#### Data for this task

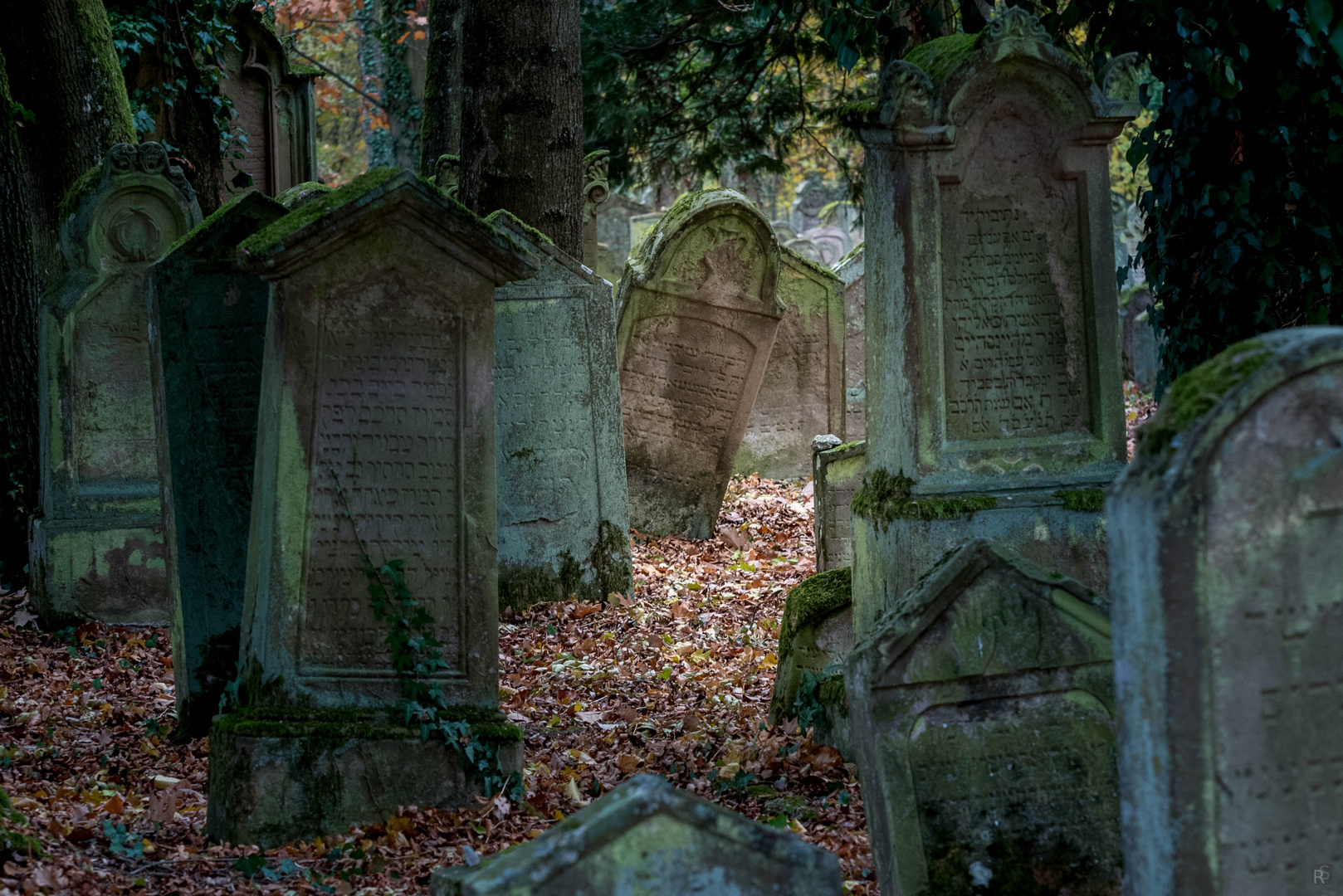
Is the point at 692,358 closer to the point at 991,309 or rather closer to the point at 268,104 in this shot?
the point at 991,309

########
#### Data for this task

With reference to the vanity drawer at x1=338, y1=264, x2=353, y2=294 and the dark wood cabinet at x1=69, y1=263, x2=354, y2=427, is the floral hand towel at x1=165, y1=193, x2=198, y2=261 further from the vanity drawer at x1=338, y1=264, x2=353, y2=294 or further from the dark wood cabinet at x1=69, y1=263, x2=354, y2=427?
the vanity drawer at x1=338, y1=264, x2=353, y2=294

########
#### Data for this task

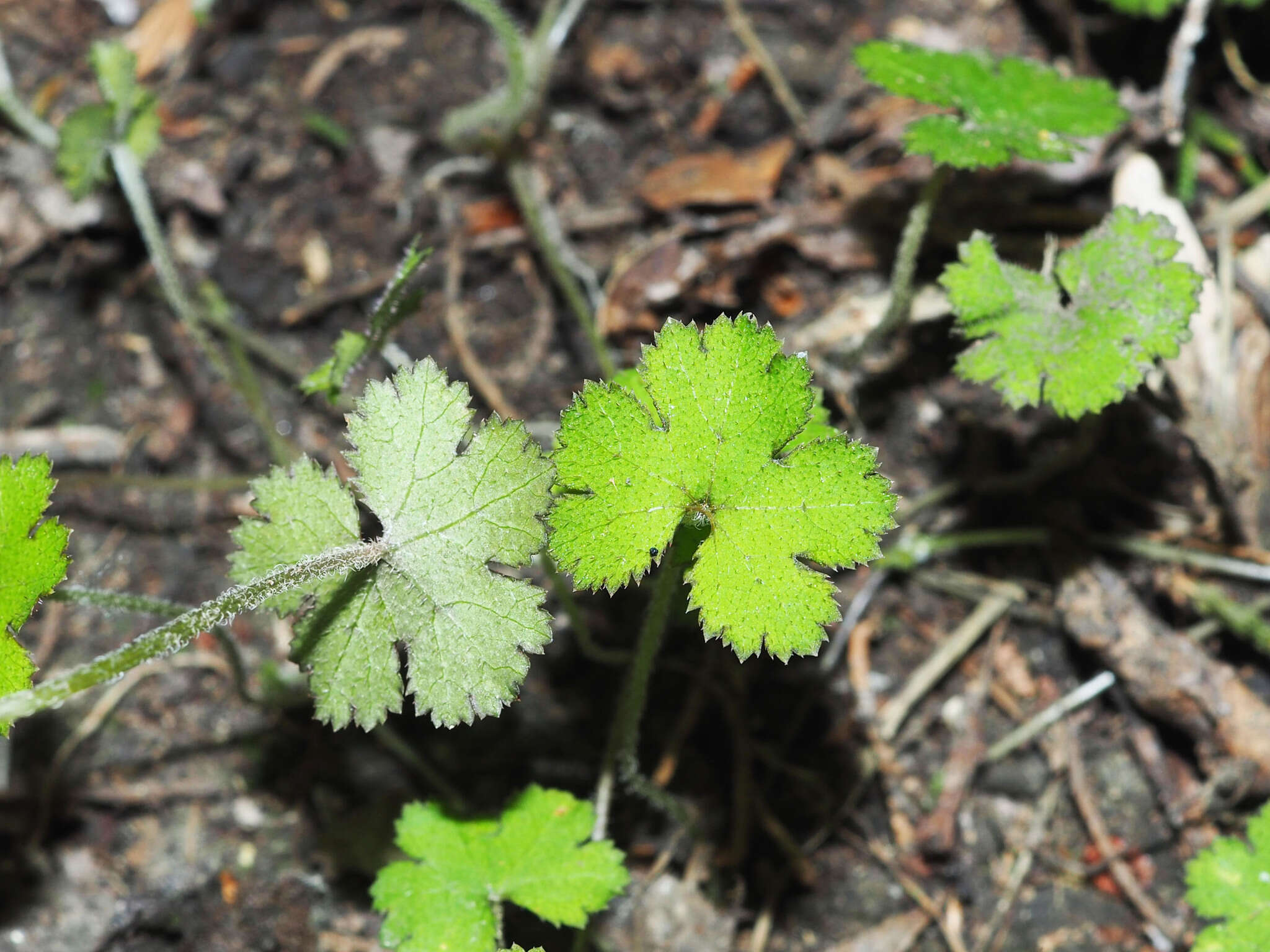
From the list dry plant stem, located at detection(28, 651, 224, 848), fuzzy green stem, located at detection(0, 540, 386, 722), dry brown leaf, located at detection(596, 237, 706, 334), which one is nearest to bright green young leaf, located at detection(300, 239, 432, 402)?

########

■ **Requirement**: Identify each line in the rows above that contains the word "vanity", and copy every such line in full.

■ **Response to this exercise**:
With reference to the vanity drawer at x1=338, y1=264, x2=353, y2=294 and the dark wood cabinet at x1=69, y1=263, x2=354, y2=427, is the floral hand towel at x1=165, y1=193, x2=198, y2=261 further from the vanity drawer at x1=338, y1=264, x2=353, y2=294 or further from the dark wood cabinet at x1=69, y1=263, x2=354, y2=427?
the vanity drawer at x1=338, y1=264, x2=353, y2=294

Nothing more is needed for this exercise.